Another statement, similarly obtained, concerns a colored couple, married about two years and with two children, the youngest less than a month old. Man had been out of work and family had gone to live with relatives.
(1) Man earns $20 a week but
refuses to start housekeeping again,
although they are seriously
overcrowded—seven adults and five
children in five rooms.
(2) Woman says he makes her
sleep on chairs so that he can get
better rest.
(3) He is seeing a good deal
of another woman, a friend of the wife
(wife’s statement only).
(4) Woman had applied for
nursery care for both children so that she
might go to work.
(5) It transpires that she
lived with him before marriage, and that
the first child was a month
old when the marriage took place. He
“holds it over her.”
(6) Man had been married before and divorced.
(7) The family’s habits
of recreation are changed; the man no longer
“takes her out.”
Such attempts to foretell the future are not infallible, of course; but a listing process is a valuable aid to diagnosis, and, by its help, a situation may be uncovered which tends toward complete family breakdown. This may be taken in time and prevented; or, if separation is inevitable it can be prepared for in advance, the necessary legal arrangements can be made to protect the family, and the anxiety, suspense, and useless effort avoided which a sudden and downright abandonment would cause.
But the trouble is that the problem seldom comes to the case worker until matters have progressed farther than this. The real question is—not how to recognize pre-desertion symptoms, but how to get hold of families when these symptoms are in the incipient stage.

--- Using the information ---
[A] In the passage on family breakdown, list the things it says a sudden and downright abandonment would cause.
[B] Answer these questions from the passage on family breakdown:
(i) How much does the man earn a week?
(ii) Who is the other woman he is said to be seeing a good deal of?
(iii) What does the last paragraph call the real question?
[C] Carry on the passage on family breakdown from the point where it ends.

--- Dataset ---

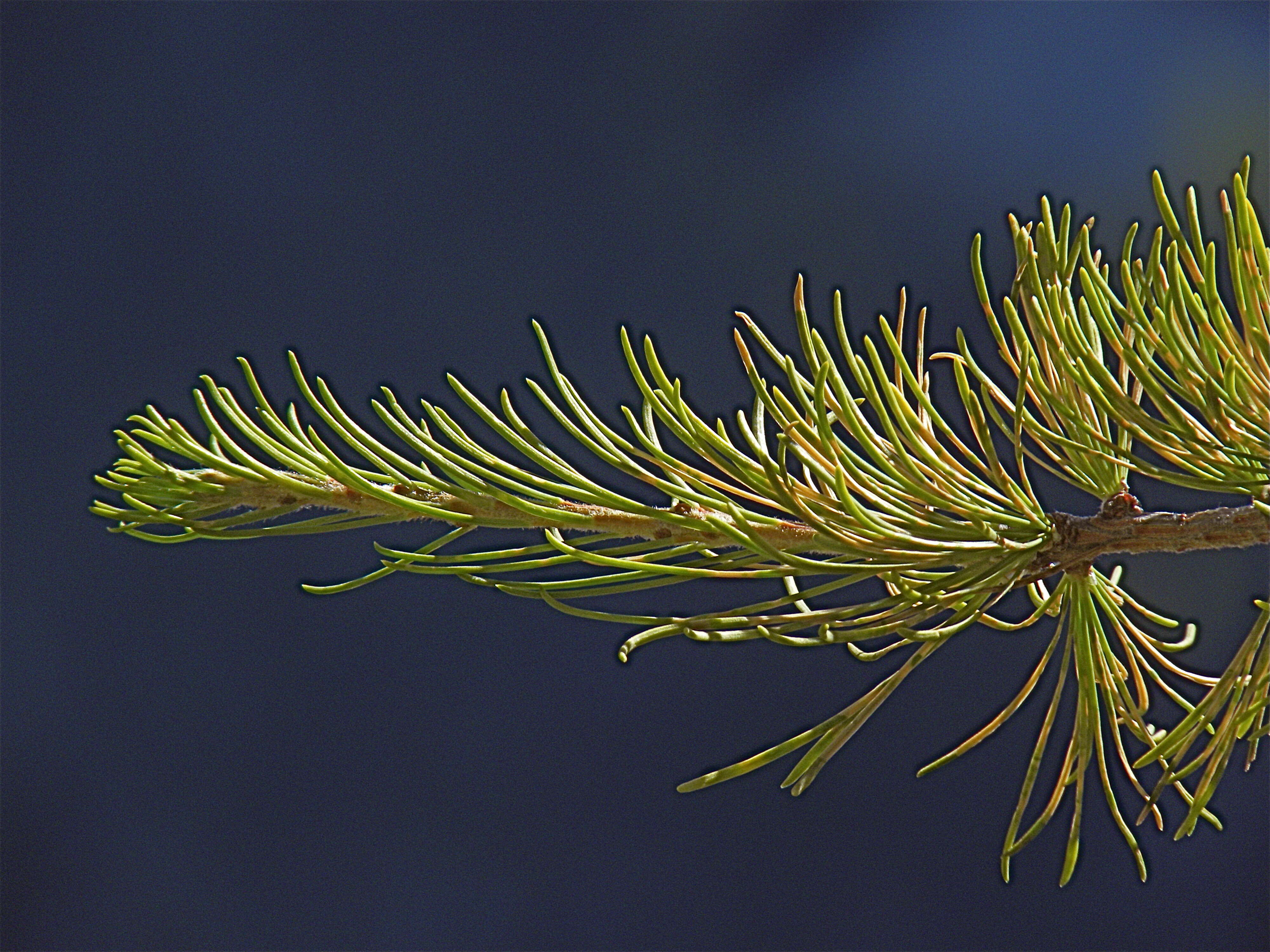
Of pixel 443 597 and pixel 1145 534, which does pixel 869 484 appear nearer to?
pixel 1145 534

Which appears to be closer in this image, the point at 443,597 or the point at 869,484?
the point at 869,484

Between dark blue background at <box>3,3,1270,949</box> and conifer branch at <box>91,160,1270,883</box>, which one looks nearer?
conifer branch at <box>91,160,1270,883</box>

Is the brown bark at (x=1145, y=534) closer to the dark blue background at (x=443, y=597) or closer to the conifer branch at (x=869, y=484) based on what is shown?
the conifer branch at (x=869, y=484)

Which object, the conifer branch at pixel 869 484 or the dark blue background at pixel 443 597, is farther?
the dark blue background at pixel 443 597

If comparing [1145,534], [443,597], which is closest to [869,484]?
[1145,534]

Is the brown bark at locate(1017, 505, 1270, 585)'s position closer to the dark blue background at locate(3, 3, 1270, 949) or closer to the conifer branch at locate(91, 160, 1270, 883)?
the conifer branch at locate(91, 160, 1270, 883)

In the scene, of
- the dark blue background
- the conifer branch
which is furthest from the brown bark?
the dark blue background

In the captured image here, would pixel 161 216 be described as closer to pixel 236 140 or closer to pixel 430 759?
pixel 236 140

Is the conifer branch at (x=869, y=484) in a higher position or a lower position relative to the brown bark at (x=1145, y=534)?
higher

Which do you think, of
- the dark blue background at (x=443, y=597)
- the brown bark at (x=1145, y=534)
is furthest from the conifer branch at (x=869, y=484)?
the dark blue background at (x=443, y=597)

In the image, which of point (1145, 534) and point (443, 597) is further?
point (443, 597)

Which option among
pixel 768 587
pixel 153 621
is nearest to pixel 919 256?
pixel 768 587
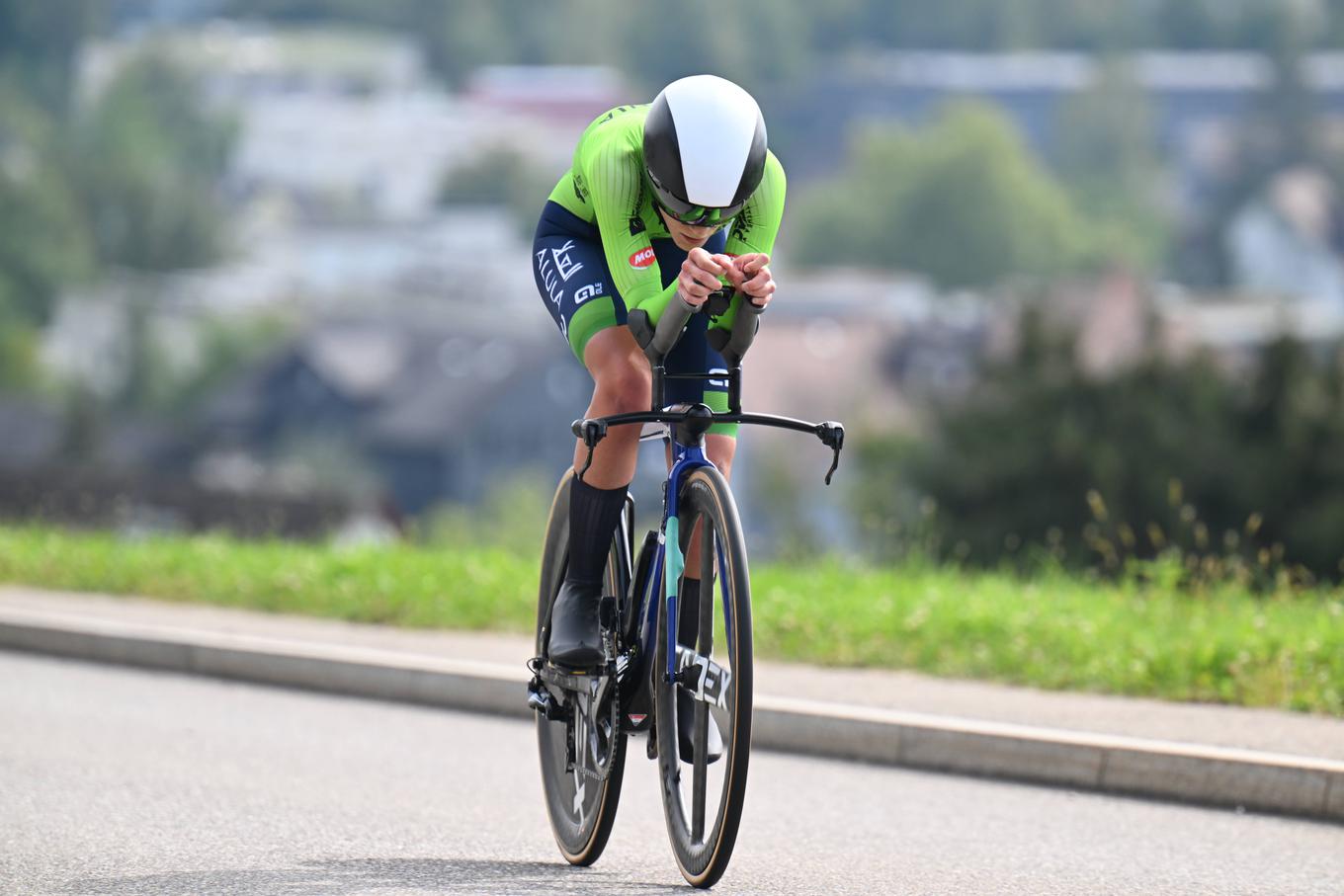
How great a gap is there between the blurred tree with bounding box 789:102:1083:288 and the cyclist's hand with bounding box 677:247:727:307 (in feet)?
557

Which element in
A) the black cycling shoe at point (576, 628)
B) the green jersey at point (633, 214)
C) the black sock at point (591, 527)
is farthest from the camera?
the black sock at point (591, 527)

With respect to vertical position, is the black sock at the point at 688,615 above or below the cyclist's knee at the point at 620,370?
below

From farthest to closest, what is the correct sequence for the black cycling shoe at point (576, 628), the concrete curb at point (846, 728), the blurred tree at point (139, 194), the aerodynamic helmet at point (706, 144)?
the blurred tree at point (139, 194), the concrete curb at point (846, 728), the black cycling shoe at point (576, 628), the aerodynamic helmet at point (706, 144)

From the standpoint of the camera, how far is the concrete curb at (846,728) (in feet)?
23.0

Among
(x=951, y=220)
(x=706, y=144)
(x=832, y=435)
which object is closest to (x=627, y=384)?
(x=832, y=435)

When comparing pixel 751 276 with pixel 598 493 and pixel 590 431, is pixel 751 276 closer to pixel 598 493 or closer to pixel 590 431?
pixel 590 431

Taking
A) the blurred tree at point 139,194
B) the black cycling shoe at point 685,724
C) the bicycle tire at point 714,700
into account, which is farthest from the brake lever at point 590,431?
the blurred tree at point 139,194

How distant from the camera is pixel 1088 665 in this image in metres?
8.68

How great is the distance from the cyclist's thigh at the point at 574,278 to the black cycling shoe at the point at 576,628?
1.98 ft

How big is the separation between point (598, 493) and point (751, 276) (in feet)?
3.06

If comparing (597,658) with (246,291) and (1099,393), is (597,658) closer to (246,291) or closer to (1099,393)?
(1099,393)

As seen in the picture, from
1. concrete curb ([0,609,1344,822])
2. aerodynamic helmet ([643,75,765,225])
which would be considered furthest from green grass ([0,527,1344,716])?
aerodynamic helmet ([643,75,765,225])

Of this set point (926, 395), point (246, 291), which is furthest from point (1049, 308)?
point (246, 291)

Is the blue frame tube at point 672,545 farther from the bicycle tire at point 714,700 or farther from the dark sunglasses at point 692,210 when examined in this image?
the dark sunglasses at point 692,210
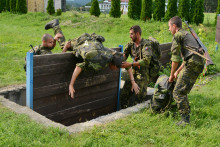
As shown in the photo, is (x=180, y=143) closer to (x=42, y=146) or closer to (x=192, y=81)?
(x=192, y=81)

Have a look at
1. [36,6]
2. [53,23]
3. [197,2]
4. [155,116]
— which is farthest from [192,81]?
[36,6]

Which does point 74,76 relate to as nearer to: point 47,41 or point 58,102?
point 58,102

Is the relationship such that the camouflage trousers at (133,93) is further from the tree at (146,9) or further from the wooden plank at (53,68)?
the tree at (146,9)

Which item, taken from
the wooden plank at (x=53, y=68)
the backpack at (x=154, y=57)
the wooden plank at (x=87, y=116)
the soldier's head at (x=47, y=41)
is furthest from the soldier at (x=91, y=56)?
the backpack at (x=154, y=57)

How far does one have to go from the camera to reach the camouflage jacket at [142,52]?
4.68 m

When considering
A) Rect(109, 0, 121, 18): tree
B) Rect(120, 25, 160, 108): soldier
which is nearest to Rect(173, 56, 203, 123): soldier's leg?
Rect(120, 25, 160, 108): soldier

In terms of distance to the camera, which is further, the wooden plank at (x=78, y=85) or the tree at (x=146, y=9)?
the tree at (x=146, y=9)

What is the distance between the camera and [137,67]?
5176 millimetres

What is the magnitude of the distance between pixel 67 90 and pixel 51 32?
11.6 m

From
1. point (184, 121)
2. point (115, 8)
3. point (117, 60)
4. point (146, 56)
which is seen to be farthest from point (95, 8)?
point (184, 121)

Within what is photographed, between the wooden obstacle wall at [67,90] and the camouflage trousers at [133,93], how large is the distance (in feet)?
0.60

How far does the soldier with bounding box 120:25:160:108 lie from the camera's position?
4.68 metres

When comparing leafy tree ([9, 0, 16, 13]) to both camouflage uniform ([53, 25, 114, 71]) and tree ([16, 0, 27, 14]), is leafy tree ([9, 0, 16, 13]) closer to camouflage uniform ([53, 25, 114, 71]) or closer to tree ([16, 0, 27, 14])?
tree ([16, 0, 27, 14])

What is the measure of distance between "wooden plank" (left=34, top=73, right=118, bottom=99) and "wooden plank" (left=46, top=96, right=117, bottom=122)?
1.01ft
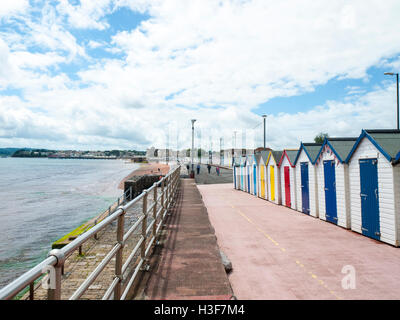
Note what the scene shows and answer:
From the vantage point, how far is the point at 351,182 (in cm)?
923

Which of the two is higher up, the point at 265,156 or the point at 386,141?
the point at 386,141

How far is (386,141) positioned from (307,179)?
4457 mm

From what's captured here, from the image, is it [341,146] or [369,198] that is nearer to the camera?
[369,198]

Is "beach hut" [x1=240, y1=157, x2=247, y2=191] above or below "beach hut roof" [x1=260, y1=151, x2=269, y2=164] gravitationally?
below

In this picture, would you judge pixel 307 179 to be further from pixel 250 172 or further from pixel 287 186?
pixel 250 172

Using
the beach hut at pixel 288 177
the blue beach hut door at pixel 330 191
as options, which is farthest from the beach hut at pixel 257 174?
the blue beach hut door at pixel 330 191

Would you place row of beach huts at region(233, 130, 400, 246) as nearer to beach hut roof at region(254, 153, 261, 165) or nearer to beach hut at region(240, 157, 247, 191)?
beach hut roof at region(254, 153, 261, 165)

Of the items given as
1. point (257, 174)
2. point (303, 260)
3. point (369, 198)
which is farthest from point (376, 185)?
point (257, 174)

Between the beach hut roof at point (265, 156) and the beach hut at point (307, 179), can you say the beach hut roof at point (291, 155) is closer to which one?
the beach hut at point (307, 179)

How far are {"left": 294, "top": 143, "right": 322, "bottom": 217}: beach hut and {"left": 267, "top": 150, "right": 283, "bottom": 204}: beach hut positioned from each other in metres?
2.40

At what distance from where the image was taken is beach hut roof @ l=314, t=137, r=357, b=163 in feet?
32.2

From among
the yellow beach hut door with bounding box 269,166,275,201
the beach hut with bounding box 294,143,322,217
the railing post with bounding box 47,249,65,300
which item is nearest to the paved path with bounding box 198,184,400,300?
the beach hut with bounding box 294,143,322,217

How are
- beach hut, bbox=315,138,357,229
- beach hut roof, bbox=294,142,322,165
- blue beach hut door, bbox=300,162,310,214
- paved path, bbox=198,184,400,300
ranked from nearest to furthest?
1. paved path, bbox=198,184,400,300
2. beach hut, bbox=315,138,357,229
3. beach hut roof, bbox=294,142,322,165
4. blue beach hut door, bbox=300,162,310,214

--- Answer section ---
[A] Anxiety, suspense, and useless effort.

[B]
(i) $20 a week.
(ii) A friend of the wife.
(iii) How to get hold of families when the pre-desertion symptoms are in the incipient stage.

[C]
Mr. Hiram Myers, manager of the Desertion Bureau of the New York Association for Improving the Condition of the Poor, who has made a close study of the subject, holds the theory that the real period of stress in marital adjustment comes not during the “critical first year,” about which we have been told so much, but at a later period, which he sets roughly at from the third to the fifth year after marriage. By this time there are usually one or two babies, the wife’s girlish charm has gone, and the romance of the first attraction has vanished, while the steady force of conjugal affection which should smooth their path through the years ahead has not come to take its place. It is in this middle period that longings for the delights of his care-free youth begin to come back to a man; if he ever had the wandering foot, it begins again to twitch for the road; of else his fancy is captured by some other girl not tied down at home by children. It is at this time, too, that endless discords and misunderstandings arise—that the last bit of gilt crumbles off the gingerbread.